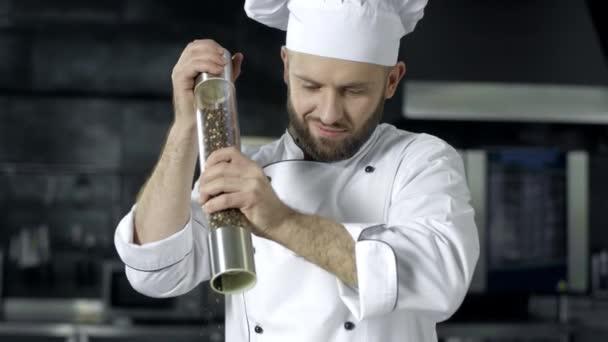 Küchenchef Mann beim Kochen in Küche Restaurant. Männlicher Koch würzt Essen in der Küche.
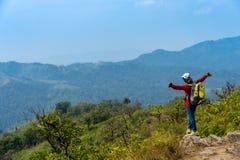 På kanten av en stenig klippa lyfter kvinnor hans händer till himmel som ett tecken av frihet eller segern och i bakgrunden ett f royaltyfri foto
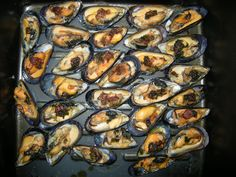 baked mussles with tamarind seasoning, soysauce, crispy shallot, scallion and a little butter and olive oil... season to your own liking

========

## Exercise prompt:
The answer is the whole listing retyped exactly, with pictures omitted.

## Exercise result:
 Küchenchef Mann beim Kochen in Küche Restaurant. Männlicher Koch würzt Essen in der Küche.
 På kanten av en stenig klippa lyfter kvinnor hans händer till himmel som ett tecken av frihet eller segern och i bakgrunden ett f royaltyfri foto
 baked mussles with tamarind seasoning, soysauce, crispy shallot, scallion and a little butter and olive oil... season to your own liking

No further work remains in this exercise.